John was probably living at his brother Thomas’s home in Big Rapids when he was admitted to the Michigan Soldiers’ Home (no. 6908) on November 4, 1915, was discharged at his own request on March 14, 1917 and readmitted for the last time on November 8, 1917.
Sometime late in 1917 John became seriously ill and in late December his brother Tom was telephoned. “I found him quite bad off,” Tom wrote to John’s wife, “ and as soon as I could I brought him jome where I could care for him. We are doing all we can for his comfort -- and hope for the best. I will see that everything is all right so far as he is considered and I will keep you posted. He says tell you that he would write but he can’t at present but will as soon as he is able. He sends to you and all the folks, please answer as soon as you can. Let us all hope for the best.”

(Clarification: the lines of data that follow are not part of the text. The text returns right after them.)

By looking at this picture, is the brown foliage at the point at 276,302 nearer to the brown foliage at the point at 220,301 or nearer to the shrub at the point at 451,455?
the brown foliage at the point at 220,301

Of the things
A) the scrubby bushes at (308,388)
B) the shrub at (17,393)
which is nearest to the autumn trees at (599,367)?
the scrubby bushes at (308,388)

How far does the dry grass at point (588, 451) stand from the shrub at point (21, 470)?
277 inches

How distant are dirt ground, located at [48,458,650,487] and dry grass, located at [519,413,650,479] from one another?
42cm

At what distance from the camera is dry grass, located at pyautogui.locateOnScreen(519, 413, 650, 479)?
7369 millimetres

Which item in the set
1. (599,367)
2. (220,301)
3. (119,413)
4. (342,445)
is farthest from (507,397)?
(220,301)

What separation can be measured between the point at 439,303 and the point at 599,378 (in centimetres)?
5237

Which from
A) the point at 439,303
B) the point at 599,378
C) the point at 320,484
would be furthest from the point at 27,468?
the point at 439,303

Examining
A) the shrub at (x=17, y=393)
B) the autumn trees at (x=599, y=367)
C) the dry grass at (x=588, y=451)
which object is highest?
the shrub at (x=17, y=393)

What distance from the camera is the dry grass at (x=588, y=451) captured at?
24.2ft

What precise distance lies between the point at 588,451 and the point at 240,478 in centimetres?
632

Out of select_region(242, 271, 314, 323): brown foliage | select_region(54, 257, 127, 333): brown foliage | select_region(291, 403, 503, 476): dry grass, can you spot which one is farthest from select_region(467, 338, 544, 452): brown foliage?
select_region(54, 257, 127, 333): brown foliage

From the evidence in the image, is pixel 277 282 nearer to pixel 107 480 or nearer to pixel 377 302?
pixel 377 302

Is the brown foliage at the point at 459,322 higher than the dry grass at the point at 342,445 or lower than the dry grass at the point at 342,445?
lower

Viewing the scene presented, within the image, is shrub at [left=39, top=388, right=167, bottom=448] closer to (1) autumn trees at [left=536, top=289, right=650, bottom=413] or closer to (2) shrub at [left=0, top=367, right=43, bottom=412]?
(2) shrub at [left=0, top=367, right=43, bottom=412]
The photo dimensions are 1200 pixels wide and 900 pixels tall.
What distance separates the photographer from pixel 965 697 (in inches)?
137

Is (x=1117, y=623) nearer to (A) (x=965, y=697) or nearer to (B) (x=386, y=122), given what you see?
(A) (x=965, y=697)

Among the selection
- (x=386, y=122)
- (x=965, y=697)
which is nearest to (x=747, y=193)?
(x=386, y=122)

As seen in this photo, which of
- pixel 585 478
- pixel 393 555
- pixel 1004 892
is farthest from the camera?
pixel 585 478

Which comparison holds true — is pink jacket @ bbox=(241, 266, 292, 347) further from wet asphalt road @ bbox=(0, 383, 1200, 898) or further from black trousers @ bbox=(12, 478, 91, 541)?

John died of chronic myocarditis while on furlough from the Home, at his brother Thomas’s home at 105 Woodward Avenue in Big Rapids, at 1:30 p.m. on February 6, 1918. John was buried next to Eudora in Big Rapids cemetery: block L, lot no. 3, grave 1.
His widow was living at 1221 E Street, N.E., in Washington, DC, in February of 1918; she received pension no. 853,643, drawing $40.00 per month by 1933 when she was living at 1009 8th Street N.E., Washington, DC.